Nifty 50 has fallen nearly 9 per cent in 2026 amid fears that surging crude oil prices could weigh on the broader economy. Yet, an ETIG analysis of past instances of sharp oil spikes shows that equities typically recover within two months once crude prices begin to cool.
In July 2008, for instance, crude surged 27 per cent in just two months to a record $147.5 a barrel during the Global Financial Crisis, dragging Nifty down 25 per cent. Two months later, crude had eased 17 per cent, and Nifty rebounded 12 per cent.
A similar pattern emerged in October 2018. As crude rose 18 per cent over two months on strong demand and geopolitical risks, Nifty slipped more than 4 per cent. But over the next two months, the index stabilised while Brent prices collapsed nearly 39 per cent.
The trend repeated in March 2022 when Russia-Ukraine conflict pushed Brent up 58 per cent in two months and Nifty dropped 11 per cent. Within the following two months, oil prices fell 20 per cent and Nifty regained all lost ground, rising 11 per cent.
Over a 25-year period, Nifty and Brent show a moderately positive correlation of 0.3. A periodic analysis, however, reveals that this relationship has shifted meaningfully over time. The coefficient has declined to around 0.38 since 2020 from 0.87 between 2000 and 2010, indicating a weakening linkage in recent years.

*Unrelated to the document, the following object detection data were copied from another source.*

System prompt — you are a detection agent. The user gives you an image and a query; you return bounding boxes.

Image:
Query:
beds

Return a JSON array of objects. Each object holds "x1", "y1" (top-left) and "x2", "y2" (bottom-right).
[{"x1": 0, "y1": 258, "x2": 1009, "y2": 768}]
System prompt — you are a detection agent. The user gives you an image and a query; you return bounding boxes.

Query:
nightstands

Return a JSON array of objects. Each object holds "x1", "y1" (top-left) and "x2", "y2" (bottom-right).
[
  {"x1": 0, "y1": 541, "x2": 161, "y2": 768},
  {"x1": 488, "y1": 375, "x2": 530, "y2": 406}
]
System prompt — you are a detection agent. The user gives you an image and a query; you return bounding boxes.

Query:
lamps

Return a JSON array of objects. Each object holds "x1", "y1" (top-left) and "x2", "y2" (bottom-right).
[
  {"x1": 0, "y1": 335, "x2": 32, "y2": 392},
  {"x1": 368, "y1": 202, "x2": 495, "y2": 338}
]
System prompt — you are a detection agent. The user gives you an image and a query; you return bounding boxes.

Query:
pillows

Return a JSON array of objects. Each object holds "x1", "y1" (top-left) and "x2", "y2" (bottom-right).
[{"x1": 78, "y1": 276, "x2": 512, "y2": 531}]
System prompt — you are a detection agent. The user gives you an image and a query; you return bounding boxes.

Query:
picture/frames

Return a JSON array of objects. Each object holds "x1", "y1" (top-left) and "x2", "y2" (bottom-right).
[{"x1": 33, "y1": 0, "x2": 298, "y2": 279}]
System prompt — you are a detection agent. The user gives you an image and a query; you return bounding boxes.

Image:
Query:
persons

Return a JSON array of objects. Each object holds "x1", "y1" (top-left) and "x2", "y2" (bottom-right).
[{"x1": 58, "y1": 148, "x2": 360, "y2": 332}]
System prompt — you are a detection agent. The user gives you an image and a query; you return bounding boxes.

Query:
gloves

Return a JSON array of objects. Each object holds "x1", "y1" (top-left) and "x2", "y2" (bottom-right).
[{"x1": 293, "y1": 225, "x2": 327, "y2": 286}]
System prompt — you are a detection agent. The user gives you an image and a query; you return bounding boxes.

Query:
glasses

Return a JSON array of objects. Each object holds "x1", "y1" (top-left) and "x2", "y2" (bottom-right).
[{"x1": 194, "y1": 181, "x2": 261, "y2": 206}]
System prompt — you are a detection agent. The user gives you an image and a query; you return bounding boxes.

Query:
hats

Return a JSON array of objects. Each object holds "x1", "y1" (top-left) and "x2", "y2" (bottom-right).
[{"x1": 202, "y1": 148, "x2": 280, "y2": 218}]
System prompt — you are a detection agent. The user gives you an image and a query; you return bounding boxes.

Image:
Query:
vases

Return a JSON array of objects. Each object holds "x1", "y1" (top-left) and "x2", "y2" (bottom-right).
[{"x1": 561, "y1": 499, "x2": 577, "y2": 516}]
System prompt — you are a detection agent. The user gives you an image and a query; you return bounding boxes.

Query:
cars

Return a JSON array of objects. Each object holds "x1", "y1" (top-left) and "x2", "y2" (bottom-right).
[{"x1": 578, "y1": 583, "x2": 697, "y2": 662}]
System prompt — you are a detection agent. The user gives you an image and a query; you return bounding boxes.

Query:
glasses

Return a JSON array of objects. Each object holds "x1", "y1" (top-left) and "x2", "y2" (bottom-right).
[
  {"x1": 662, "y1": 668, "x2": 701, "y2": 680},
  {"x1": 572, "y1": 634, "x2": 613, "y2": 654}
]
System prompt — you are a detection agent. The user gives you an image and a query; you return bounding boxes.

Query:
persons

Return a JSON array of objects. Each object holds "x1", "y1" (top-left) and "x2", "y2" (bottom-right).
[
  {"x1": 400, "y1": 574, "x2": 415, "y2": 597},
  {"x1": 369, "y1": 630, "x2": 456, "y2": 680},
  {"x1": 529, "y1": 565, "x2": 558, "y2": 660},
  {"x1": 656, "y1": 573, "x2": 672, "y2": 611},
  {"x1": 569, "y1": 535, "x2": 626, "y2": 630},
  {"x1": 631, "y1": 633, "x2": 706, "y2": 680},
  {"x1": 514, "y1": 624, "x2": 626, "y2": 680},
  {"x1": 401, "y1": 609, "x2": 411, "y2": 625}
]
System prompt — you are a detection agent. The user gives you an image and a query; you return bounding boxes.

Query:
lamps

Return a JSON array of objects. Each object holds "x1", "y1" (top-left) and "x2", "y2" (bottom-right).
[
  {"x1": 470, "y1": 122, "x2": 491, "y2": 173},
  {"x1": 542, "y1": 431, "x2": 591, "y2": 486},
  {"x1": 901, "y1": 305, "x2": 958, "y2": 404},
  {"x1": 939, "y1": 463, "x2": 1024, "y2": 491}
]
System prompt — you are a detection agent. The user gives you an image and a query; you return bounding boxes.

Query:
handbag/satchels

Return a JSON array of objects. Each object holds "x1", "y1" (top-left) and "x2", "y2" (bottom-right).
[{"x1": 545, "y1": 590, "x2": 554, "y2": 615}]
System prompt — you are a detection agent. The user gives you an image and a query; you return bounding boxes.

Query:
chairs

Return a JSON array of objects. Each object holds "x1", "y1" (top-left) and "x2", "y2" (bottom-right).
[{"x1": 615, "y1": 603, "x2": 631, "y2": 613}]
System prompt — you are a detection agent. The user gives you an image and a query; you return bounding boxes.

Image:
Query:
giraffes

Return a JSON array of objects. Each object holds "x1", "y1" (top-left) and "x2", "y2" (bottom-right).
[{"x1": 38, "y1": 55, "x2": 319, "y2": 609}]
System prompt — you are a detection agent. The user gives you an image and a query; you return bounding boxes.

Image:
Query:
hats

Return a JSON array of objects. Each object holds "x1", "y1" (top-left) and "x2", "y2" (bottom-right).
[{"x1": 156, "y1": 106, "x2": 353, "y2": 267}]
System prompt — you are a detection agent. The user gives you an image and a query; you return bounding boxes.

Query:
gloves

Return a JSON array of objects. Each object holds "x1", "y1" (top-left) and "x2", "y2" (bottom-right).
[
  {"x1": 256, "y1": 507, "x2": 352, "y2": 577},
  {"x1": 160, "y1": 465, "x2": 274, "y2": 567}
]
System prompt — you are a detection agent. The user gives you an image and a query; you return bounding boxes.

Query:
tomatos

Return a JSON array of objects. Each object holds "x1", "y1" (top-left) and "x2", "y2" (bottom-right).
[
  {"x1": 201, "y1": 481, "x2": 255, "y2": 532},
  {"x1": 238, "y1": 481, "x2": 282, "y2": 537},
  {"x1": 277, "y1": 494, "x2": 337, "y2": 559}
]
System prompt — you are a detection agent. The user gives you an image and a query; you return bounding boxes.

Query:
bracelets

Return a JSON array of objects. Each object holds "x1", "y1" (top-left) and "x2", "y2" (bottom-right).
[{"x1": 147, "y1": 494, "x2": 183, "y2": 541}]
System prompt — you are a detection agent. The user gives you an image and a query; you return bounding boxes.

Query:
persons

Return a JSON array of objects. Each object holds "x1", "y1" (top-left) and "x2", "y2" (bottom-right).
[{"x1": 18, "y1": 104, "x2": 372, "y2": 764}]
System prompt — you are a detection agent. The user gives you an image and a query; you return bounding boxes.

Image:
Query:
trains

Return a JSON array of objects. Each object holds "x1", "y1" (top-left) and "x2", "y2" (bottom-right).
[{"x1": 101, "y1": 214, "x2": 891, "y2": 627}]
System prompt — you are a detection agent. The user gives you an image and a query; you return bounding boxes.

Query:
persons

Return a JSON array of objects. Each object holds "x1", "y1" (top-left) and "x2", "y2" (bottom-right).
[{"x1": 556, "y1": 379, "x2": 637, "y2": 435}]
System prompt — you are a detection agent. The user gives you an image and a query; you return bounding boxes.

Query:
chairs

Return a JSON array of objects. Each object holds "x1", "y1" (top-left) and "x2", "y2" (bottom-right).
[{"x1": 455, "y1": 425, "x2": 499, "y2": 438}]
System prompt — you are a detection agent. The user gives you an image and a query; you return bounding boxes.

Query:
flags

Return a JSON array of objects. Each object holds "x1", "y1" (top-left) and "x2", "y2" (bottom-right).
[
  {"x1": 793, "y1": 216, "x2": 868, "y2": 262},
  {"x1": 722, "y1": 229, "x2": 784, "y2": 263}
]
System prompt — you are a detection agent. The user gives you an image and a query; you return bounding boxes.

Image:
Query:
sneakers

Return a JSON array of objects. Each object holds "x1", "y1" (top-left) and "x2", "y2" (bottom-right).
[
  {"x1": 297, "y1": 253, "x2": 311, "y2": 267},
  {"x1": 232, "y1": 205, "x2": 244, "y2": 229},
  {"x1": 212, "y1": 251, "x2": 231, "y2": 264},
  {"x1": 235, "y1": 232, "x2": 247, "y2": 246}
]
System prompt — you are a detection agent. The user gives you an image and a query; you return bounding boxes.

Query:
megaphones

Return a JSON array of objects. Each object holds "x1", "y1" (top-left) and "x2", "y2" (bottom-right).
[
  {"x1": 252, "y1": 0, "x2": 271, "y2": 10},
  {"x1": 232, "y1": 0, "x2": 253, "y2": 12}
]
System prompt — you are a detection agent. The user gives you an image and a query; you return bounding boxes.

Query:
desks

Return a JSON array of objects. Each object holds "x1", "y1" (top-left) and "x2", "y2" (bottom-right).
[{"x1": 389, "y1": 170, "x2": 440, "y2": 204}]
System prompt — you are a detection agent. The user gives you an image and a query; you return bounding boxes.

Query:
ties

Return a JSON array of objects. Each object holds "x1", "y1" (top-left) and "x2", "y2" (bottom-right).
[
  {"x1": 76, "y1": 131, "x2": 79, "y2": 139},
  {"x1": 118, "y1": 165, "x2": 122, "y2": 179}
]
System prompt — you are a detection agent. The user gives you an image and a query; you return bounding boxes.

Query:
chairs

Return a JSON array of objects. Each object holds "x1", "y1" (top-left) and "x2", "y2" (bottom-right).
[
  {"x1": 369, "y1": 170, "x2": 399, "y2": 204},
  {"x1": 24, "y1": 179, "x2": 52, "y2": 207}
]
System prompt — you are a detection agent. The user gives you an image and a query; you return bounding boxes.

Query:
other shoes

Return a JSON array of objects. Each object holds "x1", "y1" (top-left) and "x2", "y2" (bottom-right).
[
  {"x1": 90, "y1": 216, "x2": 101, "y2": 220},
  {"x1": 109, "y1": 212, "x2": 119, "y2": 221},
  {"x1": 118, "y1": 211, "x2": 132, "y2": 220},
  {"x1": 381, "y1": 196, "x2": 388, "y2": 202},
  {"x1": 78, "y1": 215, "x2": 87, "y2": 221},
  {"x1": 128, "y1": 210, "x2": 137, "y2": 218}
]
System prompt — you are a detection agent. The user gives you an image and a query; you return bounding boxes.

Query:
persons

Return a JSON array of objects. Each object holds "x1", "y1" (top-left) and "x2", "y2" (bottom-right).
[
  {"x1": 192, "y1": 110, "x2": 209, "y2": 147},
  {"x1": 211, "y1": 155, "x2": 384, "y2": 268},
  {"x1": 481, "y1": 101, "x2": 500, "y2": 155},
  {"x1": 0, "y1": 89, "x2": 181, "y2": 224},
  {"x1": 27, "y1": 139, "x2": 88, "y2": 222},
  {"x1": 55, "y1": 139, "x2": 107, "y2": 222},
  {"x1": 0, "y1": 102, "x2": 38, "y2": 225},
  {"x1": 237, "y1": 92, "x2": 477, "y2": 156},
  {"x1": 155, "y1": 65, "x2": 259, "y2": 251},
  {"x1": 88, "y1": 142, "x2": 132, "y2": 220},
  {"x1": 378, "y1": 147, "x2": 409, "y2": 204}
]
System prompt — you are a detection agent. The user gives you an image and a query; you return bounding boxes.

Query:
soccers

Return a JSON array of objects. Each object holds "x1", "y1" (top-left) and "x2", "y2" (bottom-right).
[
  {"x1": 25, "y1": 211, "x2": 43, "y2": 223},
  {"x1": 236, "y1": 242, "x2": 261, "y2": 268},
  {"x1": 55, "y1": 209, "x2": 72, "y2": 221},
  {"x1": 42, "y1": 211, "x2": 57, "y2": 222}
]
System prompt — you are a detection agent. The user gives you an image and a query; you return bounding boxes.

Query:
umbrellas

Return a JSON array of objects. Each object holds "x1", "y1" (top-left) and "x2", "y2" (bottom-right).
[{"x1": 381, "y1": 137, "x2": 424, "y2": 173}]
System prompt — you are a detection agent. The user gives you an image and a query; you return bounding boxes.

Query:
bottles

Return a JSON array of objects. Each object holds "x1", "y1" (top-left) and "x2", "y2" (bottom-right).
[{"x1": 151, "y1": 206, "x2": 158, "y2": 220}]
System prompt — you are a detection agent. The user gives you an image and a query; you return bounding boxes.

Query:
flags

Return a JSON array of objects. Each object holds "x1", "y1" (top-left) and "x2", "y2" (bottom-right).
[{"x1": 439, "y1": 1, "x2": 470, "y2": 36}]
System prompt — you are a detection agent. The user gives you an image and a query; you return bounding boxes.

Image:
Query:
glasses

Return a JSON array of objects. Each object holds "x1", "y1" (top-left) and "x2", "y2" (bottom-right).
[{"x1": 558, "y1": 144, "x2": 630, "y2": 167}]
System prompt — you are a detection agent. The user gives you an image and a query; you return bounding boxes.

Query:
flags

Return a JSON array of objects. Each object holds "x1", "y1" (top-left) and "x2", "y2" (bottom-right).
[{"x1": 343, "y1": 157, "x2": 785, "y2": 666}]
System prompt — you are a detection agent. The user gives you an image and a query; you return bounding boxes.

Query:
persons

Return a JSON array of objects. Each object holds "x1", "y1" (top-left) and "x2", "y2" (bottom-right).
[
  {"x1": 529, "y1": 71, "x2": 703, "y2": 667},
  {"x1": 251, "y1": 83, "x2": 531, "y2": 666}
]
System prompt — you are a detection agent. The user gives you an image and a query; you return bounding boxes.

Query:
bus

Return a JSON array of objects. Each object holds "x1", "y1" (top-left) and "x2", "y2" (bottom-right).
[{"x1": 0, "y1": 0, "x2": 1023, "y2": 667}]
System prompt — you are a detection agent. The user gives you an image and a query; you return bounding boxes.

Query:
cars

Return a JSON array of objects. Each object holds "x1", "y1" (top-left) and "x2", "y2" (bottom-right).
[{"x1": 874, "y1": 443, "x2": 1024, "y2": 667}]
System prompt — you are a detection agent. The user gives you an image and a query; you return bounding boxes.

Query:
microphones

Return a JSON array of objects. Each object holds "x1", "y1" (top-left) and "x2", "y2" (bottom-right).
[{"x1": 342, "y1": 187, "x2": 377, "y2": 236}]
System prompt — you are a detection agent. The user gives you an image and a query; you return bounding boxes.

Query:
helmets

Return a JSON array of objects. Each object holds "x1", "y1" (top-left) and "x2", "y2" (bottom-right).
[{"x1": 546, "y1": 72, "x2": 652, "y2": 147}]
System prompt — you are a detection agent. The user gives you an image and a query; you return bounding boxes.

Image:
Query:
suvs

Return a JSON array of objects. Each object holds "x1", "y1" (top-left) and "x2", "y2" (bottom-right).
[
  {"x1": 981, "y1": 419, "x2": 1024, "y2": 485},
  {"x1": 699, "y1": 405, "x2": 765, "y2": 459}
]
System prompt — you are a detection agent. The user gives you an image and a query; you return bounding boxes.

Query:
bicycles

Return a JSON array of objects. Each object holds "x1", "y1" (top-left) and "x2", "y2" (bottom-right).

Crude’s impact extends beyond equities as higher prices affect input costs thereby affecting the broader economy. The Consumer Price Index shares a strong correlation of 0.64 with Brent, underscoring the effect of energy prices on inflation.
With Brent crude up 72 per cent so far in 2026, the rise is set to increase energy and feedstock costs, potentially squeezing corporate margins and widening the fiscal deficit.